Kuran-ı Kerim şöyle belirtir: Ayrım gözetilmeksizin bütün müminler eşitlerdir ve yalnızca Salih amel bir insanı diğerinden üstün kılar. Bu nedenle Müslümanlar doğru ve dindar kadınlara ve erkeklere karşı muazzam bir saygıya sahiptirler. Ayrıca İslam tarihinde de görülür ki hem kadınlar hem erkekler öğretmen, doktor, lider gibi birçok sıfatla hizmet vermiş ve hatta Müslümanlar saldırıya uğradığı zaman hem kadınlar hem erkekler asker sıfatıyla görev yapmıştır.
Ancak İslam kadınlarla erkeklerin eşit olmasının, aynı oldukları anlamına gelmediğini savunur. İslam onların fiziksel ve duygusal dayanıklılıklarına önem verir ve bu düşünce biçimiyle onların hayatlarındaki önemli rollerini belirler. Bu nedenle bu roller üstünlük ya da aşağılık durumu belirtmez, bunlar doğal kabiliyet ve düzgün işleyiş meselesidir.
Örneğin; erkekler bir işte çalışmakla ve ailesine bakmakla yükümlüdür, annelerin ise annelik görevi ve evi idare etme sorumluluğu vardır.
İslam her ikisi için de eşitliğin önemini ortaya koyar ve rollerinin ayrıcalıklı veyahut katı olmadığını vurgular. Bu, kadınların bir işte çalışamayacağı ya da halka hizmet edemeyeceği veya erkeklerin çocukları üzerinde ya da evi idare etmekte sorumluluğu olmadığı anlamına gelmez.
Şunu da belirtmek önemlidir ki, kadın çalışıp para kazanıyorsa, o para tamamen kadına aittir ve kocasının o para üzerinde hiçbir hakkı yoktur; ancak erkek bütün ailenin parasal ihtiyacını karşılamalıdır.
Bunların hepsi, İslam’dan önceki kadının statüsüyle tamamen zıttır.
İslam’dan önce kadınların statüsü
İslam’ın gelişinden önce, kadınlar son derece acımasız bir muamele görüyordu.
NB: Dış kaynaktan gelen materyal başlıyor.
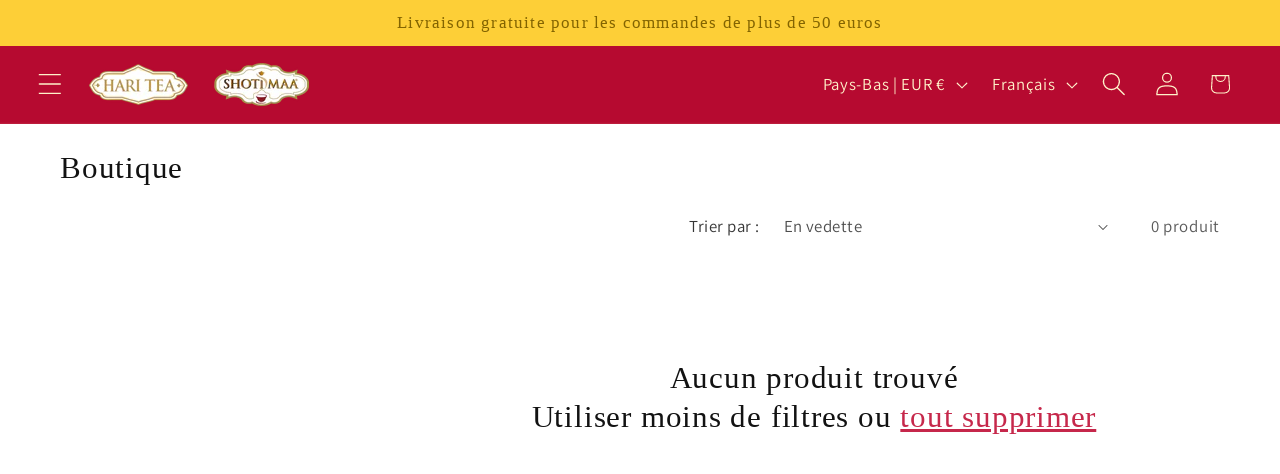

--- FILE ---
content_type: text/css
request_url: https://cdn.shopify.com/extensions/019be0fa-807c-72c1-b541-0a56fb00d5bb/askwhai-677/assets/vqb-style.css
body_size: 989
content:
.whai{border:0;box-sizing:border-box;margin:0;outline:0;padding:0}.whai::-webkit-scrollbar{width:auto}.whai::-webkit-scrollbar-thumb,.whai::-webkit-scrollbar-track{background:transparent none repeat 0 0/auto auto padding-box border-box scroll;background:initial}.whai::-webkit-scrollbar-thumb:hover{background:transparent none repeat 0 0/auto auto padding-box border-box scroll;background:initial}.whai-quiz-container{background:#fff;opacity:0;overflow-x:hidden;overflow-y:auto;visibility:hidden;-webkit-overflow-scrolling:touch;transition:opacity .3s cubic-bezier(.645,.045,.355,1)}.whai-quiz-container.hidden{height:0;pointer-events:none;width:0}.whai-quiz-container.visible{bottom:0!important;height:100%;left:0!important;opacity:1;pointer-events:auto;position:fixed;right:0!important;top:0!important;visibility:visible;width:100%;z-index:2147483646}.whai-quiz-container .whai-quiz-close{background-color:rgba(0,0,0,.169);background-image:url("[data-uri]");background-position:50%;background-repeat:no-repeat;background-size:16px 16px;border:1px solid;cursor:pointer;height:30px;min-width:10px;opacity:.2;position:absolute;right:10px;top:17px;transition:opacity .3s;width:30px;z-index:2147483647}.whai-quiz-container .whai-quiz-close.white{background-image:url("[data-uri]")}.whai-quiz-container .whai-quiz-close.visible,.whai-quiz-container .whai-quiz-close:hover{opacity:1}.whai-quiz-container .whai-quiz-close.large{background-size:22px 22px;height:65px;right:0;top:0;width:55px}.whai-quiz-container .whai-quiz-close.cuup{background-image:url("[data-uri]");height:12px;opacity:1;width:12px}.whai-quiz-container.whai-popup{align-items:center;background:rgba(0,0,0,.2);display:flex;justify-content:center}.whai-quiz-container.whai-popup .whai-quiz{background-color:var(--global-popup-bg-color);border:1px solid #fdfdfd;box-shadow:0 31px 41px 0 rgba(32,42,53,.2),0 2px 16px 0 rgba(32,42,54,.08);height:80%;height:var(--mobile-popup-height,80%);min-height:0;min-height:auto;overflow:auto;position:relative;width:80%;width:var(--mobile-popup-width,80%)}@media(min-width:769px){.whai-quiz-container.whai-popup .whai-quiz{height:80%;height:var(--tablet-popup-height,80%);width:70%;width:var(--tablet-popup-width,70%)}}@media(min-width:1025px){.whai-quiz-container.whai-popup .whai-quiz{height:60%;height:var(--desktop-popup-height,60%);width:50%;width:var(--desktop-popup-width,50%)}}.whai-quiz-container.whai-popup .whai-quiz .whai-quiz-inner{height:80vh;height:var(--mobile-popup-height-vh,80vh);min-height:0;min-height:auto}@media(min-width:769px){.whai-quiz-container.whai-popup .whai-quiz .whai-quiz-inner{height:80vh;height:var(--tablet-popup-height-vh,80vh)}}@media(min-width:1025px){.whai-quiz-container.whai-popup .whai-quiz .whai-quiz-inner{height:60vh;height:var(--desktop-popup-height-vh,60vh)}}.whai-quiz-container.whai-popup .whai-quiz-close{min-width:10px}.whai-iframe,.whai-quiz{border:none;display:block;outline:0}.whai-iframe{min-height:80vh;width:100%}.whai-quiz{min-height:100%;width:100%}.whai-quiz-mod{background-color:#fff;max-height:58%;min-height:58%;overflow-x:hidden;overflow-y:scroll;width:50%}.has_quiz{height:100%!important;overflow:hidden!important;width:100%!important}.whai-fullscreen.logo_tab_disable .whai-quiz-close,.whai-quiz-container.whai-popup.logo_tab_disable .whai-quiz-close{height:20px;width:20px}.whai-fullscreen.logo_tab_disable .whai-progress.visible,.whai-quiz-container.whai-popup.logo_tab_disable .whai-progress.visible{margin-top:20px}.whai-fullscreen.logo_tab_disable .whai-back-button,.whai-quiz-container.whai-popup.logo_tab_disable .whai-back-button{top:-20px}

--- FILE ---
content_type: application/x-javascript; charset=utf-8
request_url: https://bundler.nice-team.net/app/shop/status/shotimaatest.myshopify.com.js?1769048677
body_size: -384
content:
var bundler_settings_updated='1753266447';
Kız bebeklerin diri diri görülmeleri ve kadınlara köle gibi davranılması, kadınların cinsel zevk objesi olarak görülmesi normal sayılıyordu. İslam bunların hepsini değiştirdi ve iki cinsiyetin de eşit olduğunu öğretti.
Ayrıca İslam kadınlara miras hakkı verdi ve Şeriat Yasası’nda (İslami Yasa) emredildiği gibi kadınlar da kendilerine düşen hisseyi almaya başladılar. Bir kadın; anne, eş, kız evlat, kız kardeş olarak mal üzerinde bireysel mülkiyet hakkı elde etti. (Bunlar İngiltere’de kadınlara yüzlerce yıllar sonra getirilen haklardır.)
Peygamber Efendimizsav kadının entelektüel ve manevi statüsünü yüceltti ve ilim öğrenmenin her Müslüman kadın ve erkek için zorunlu bir görev olduğunu söyledi. İslam’ın Yüce Peygamberisav toplumun gelişmesinde kadınların önemli bir payı olduğunu biliyordu ve şunu söyleyerek kızların yetiştirilmesi üzerine çok önemli vurgu yaptı:
“İki kızı olan bir adam, onları yetiştirip, en iyi şekilde okutursa cennete girmeyi hak etmiş olur.”